Menswear: what will make it from catwalk to sidewalk?
Lashings of leather, slinky knits, bomber jackets and iPad cases were hot trends on the Paris runways — and ones likely to make it into men’s wardrobes next autumn, buyers said as the menswear shows wrapped up Sunday.
During nearly 10 days of shows ending with a rich-hued 1970s-inspired look from Lanvin and a sexy sailor line from Paul Smith, the world’s fashion buyers have been criss-crossing Milan and Paris scouting styles for next season.

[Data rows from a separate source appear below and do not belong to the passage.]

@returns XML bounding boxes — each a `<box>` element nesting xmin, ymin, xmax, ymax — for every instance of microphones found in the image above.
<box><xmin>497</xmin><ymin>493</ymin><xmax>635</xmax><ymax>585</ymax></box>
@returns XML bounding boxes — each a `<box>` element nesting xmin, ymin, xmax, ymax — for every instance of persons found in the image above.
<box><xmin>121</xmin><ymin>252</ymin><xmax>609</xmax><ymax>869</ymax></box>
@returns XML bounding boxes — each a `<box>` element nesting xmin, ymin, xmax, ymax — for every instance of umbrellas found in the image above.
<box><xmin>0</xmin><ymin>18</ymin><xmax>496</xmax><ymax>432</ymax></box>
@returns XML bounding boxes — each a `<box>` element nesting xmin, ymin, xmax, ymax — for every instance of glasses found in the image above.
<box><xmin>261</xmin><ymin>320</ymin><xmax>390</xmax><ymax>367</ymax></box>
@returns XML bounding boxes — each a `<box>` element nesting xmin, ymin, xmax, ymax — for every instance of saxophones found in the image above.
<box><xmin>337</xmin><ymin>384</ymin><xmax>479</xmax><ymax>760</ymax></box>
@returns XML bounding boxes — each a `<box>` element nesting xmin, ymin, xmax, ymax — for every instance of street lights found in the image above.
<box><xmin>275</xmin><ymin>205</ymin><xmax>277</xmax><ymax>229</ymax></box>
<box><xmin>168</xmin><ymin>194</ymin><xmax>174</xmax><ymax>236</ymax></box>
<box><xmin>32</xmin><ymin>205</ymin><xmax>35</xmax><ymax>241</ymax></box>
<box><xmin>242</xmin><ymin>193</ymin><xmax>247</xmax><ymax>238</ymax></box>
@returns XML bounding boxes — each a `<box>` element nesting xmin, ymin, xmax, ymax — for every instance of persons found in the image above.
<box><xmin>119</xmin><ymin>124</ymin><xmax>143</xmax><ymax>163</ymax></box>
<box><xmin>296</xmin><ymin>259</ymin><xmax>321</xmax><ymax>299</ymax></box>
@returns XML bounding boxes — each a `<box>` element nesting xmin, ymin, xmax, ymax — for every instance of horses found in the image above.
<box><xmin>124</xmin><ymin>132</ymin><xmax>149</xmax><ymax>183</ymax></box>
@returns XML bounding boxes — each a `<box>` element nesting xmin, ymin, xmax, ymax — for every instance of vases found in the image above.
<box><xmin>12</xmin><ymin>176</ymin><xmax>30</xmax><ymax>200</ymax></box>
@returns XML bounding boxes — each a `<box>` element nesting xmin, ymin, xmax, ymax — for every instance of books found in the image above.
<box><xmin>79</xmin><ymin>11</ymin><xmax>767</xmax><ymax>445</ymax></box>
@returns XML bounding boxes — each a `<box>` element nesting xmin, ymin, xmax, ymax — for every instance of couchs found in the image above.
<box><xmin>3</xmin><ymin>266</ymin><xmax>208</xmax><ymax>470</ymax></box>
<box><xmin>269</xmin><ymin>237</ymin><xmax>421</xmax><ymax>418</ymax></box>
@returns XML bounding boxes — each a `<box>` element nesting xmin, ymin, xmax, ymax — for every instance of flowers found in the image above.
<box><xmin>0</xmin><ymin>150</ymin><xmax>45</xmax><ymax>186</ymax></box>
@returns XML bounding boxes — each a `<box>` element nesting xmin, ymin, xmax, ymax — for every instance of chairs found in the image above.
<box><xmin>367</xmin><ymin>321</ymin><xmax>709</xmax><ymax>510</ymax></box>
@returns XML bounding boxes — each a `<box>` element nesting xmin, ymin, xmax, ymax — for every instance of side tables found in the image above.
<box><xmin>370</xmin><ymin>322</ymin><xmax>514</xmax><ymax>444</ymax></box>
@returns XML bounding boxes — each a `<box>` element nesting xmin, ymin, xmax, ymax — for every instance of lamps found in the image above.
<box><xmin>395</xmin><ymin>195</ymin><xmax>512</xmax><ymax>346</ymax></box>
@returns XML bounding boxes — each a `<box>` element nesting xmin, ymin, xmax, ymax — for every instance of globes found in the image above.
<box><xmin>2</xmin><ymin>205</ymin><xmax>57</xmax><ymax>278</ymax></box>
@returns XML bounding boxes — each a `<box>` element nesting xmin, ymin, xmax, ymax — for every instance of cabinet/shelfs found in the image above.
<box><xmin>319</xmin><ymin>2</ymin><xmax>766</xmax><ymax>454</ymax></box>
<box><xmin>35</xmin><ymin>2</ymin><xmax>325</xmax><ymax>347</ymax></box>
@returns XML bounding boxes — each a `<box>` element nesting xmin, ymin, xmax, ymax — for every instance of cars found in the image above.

Shawn Pean of the US luxury retailer Saks Fifth Avenue buys from half a dozen top Paris names — including Dior, Kenzo, Lanvin and Givenchy — selecting catwalk pieces based on “our customers’ needs, esthetics and functionality”.
“Men are creatures of habit, whereas women are creatures of fashion,” said Pean, explaining that his choices need to cater to the more conventional male mid-market as well as the fashion pioneers.
“But things that complete the lifestyle are becoming more and more important in the men’s market, whether that’s a coat or an iPad case.”
“Certain items are easy to pick out,” he told AFP. “Bomber jackets have been trending this past six months, and there is the whole military thing, with cargo pockets on trousers.”
Dior was the latest house to mine the military theme on Saturday, sending out a slick army in slim-cut forest green suits and visor caps.
Pean said the collection’s “clean esthetic” would translate easily from runway to store. Likewise a silhouetted bird motif adorning coats and jackets.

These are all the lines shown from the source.